Changes of this kind make it clear that a publisher is required to have a view about where things are likely to be going  to plan their business intelligently. It is our purpose to explore that: first with a long view, looking perhaps 20 to 25 years out, and then with a more immediate one thinking about changes that are literally “coming right up.” Because it’s what I know best, this view is US-centric, but because the US is the largest English-speaking market in the world and the view from where I sit (intellectually, not geographically) is that the world is now any and every publisher’s market, these thoughts should be relevant to a UK publisher even if they aren’t primarily centered on the UK market.

I hope we can agree on two things before we start, though. One is that increasingly profound change is inevitable. And the other is that all future planning, just as inevitably, depends on one’s view of what that change will be.
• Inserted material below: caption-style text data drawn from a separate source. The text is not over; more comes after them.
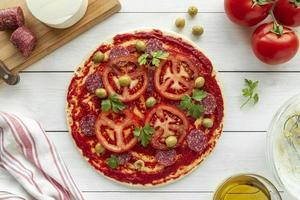 hausgemachte Pizza mit Tomaten und Oliven foto
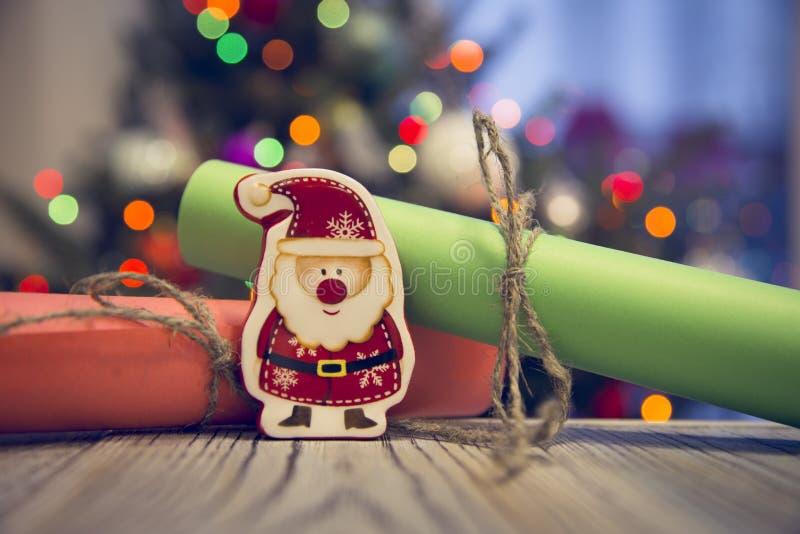 Jultomten för en leksak på en trätabell mot den dekorerade julgranen arkivfoton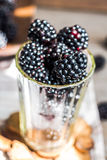 Fresh organic blackberries in a glass on a gray wooden table, ru. Stic,selective focus Royalty Free Stock Photos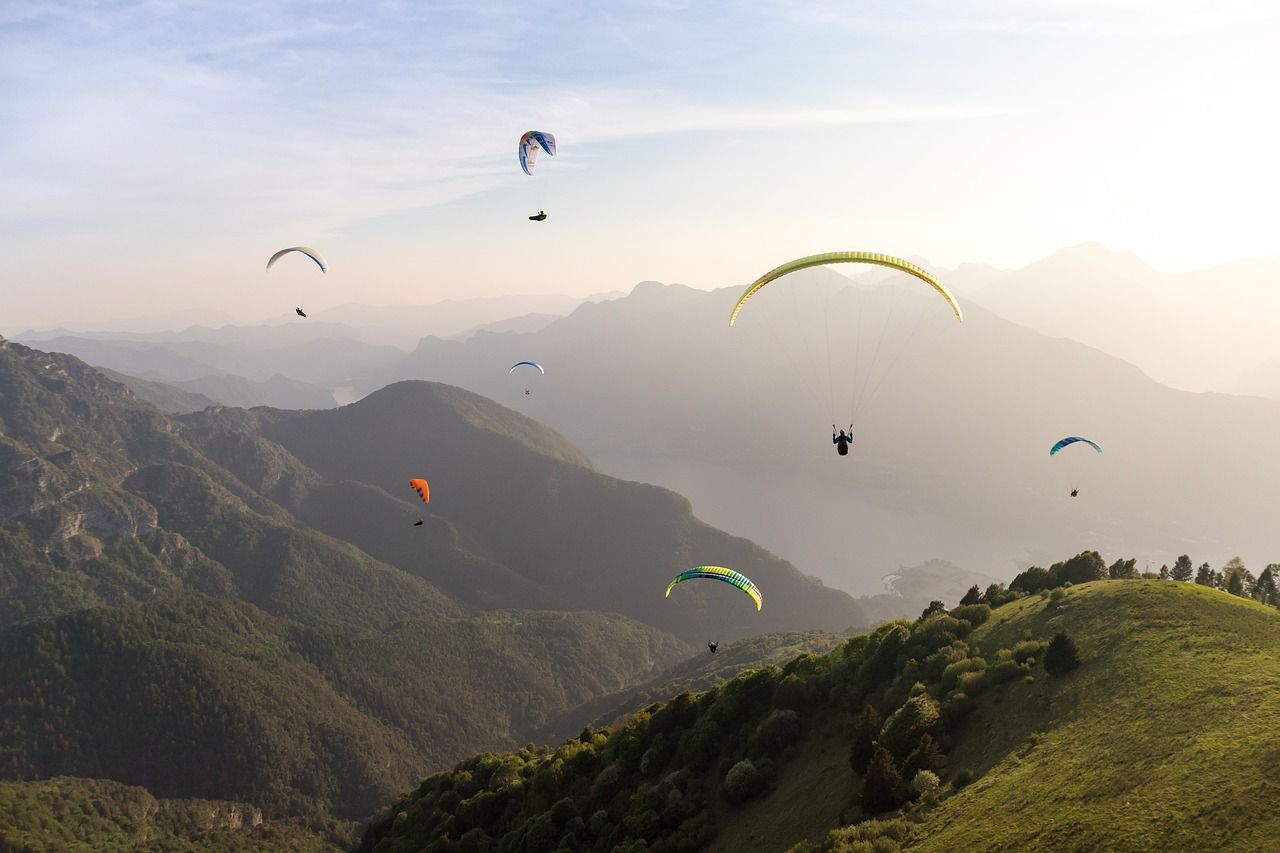 Several paragliders over a hilly green landscape.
So, with that as preamble, I want to try to envision two futures: one long-term — which we will call “the next 20 years” — and one short-term, looking ahead just two or three years.

Before tackling the 20 year vision, which will be disturbingly dissimilar to where we are now, I want to remind you from recent history how much can change in 20 years. Once again, I cite US-based examples, but I think these will probably be reminiscent of some aspect of local history for every market in the world.

In 1968, television in the United States was dominated by three over-the-air networks that divided pretty much 100% of the national audience, approximately in thirds on average, but it was not uncommon for a single show to have half the national audience. Major cities had a few local stations available in addition; most of the country did not.

By 1988, cable television penetration had reached well over half US households, delivering a choice of many dozens of channels and network TV’s share of the audience had plunged. Today there are five national TV networks in the US and they share substantially less than half the total audience. Top-rated shows fight for the attention of 15% of the country, not fifty.

In 1982, record companies were on the verge of explosive growth. The Sony Walkman and other portable cassette players were joining cassette players in cars, creating an incentive for maturing boomers to re-buy music they’d purchased 10 or 20 years before on records. A very few years later, the same phenomenon repeated with CDs. Back catalog in new formats became a gold mine for established companies.

But by 2002, the CD sales had turned into a curse. They were gold masters, easily ripped by any computer into the new digital formats which ultimately meant iTunes and iPod for the most part. The transition from analog to digital, which stripped the record companies of the power they had which was based on their ability to put product on store shelves, was accelerated by the CDs that all consumers had by then. The fuel for the final burst of record company profitability in the 1990s resulted in the fire that burned them up.

Newspapers in the US had their biggest year yet for advertising sales in 1989. Things got even better in the early 1990s, with growth in classified ads leading the way.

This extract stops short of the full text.